One of those defects, seen occasionally in Irish setter puppies is called CLAD (aka granulocytopathy). (ref1, ref2) Puppies carrying that defect are small. They rarely survive past 6 months of age. Another genetic error, the inability to produce certain antibodies (IgA), is occasionally seen in the puppies of a number of dog breeds (Beagles, German Shepherds, Shar-Peis). Without the ability to produce sufficient protective IgA antibodies, these youngsters are highly susceptible to various respiratory tract infections. (ref) Some believe the IgA deficiency also makes them more susceptible to allergies later in life. (ref)
Still other genetic defects that lead to infections in the young involve the histocompatibility complex. (MHC) The major histocompatibility complexes are "sticky" areas on the surface of cells that chaperone the process by which the body recognize “self” and detect “other” or “foreign”. In dogs, it resides on chromosome 12. (ref)
So when infections occur in a kitten or puppy before 8-12 weeks of age, suspect a problem in antibody transfer from the mother or improper postnatal care. When they begin to occur later, suspect suboptimal postnatal care or a defect in the youngster's immune system. (rptref)
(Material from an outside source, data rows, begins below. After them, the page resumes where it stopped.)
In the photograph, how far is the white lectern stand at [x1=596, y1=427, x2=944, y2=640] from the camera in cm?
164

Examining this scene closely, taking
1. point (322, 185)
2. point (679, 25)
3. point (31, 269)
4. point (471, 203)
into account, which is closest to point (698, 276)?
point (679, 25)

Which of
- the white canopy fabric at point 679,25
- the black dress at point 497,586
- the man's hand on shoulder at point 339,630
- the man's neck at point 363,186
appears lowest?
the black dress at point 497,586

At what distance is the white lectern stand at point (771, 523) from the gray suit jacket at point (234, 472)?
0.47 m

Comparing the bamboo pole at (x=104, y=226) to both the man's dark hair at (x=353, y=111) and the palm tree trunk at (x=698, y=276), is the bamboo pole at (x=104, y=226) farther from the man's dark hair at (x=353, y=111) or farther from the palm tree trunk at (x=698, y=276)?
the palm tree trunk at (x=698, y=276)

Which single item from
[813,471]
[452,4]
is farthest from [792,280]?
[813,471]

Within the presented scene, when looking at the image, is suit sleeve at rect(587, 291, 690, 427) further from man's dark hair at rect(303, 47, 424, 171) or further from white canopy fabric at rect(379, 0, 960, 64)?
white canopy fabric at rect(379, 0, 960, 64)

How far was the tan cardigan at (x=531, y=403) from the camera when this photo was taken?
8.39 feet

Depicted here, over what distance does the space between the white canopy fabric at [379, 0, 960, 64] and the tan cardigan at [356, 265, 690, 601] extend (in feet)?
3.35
Puppies and kittens also have an innate, non-specific or generic immune system (ref) that is subject to genetic birth defects as well.
Occasionally both the adaptive and the innate immune system of a youngster fails because of genetic defects. That situation is called combined immunodeficiency disease. These youngsters look and grow fine until their mother’s protective antibodies wear off. They then become highly susceptible to infections (as was the bubble boy). In pets with this problem, antibiotics are helpful for a while. But infections return when they are stopped and, with time, the antibiotics loose their effectiveness. There are many descriptions of the disease occurring in puppies – but I know of no cases in kittens. (ref1, ref2, ref3)
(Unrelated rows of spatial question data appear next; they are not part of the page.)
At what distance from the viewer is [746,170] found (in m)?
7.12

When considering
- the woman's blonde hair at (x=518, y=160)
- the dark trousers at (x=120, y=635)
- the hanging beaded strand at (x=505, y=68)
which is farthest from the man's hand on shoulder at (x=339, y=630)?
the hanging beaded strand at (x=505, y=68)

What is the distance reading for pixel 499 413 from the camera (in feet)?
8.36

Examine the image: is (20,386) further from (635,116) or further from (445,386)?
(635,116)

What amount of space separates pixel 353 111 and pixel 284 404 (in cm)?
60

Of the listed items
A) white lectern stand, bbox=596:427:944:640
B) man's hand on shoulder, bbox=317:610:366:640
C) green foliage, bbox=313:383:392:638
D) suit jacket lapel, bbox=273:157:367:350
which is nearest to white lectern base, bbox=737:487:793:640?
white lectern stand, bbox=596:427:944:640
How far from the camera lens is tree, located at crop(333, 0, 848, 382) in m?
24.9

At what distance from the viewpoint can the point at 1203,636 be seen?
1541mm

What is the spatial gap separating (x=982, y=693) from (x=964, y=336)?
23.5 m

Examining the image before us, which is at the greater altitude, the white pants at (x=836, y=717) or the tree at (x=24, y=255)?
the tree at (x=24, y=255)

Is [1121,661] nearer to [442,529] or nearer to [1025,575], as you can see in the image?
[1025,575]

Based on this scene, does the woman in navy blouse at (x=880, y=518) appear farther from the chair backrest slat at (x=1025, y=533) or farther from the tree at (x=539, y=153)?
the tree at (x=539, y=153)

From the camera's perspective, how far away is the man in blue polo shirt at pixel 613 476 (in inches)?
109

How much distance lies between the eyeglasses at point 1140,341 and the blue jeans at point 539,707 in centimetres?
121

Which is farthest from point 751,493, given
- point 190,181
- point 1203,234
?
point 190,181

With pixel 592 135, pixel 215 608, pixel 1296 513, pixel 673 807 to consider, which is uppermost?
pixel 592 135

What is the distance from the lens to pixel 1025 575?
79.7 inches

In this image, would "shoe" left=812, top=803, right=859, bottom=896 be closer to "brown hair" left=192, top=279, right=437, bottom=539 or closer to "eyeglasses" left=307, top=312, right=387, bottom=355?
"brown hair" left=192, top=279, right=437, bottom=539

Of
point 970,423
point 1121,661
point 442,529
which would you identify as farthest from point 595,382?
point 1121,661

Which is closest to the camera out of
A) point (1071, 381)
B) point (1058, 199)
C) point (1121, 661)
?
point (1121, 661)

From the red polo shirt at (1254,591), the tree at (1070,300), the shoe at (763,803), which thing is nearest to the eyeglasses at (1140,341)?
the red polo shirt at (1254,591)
I have only listed a few of the more common immunity defects that veterinarians see. Considering that there are over 957 gene pairs discovered (in humans) through 2012 that regulate the innate immune system alone, there are many more ways that things can go wrong. (ref) A 1992 article by a friend lists some others genetic problems we occasionally see in our pets. (rptref)
Fading puppy or kitten syndrome describes any illness that is slowly taking the life of a puppy or kitten. It is not a disease - just a group of similar symptoms of a downward spiral and decline as they present themselves in the very young. Many cases are due to one or more of the underlying problems I just described. Others are due to causes veterinarians just haven't discovered yet.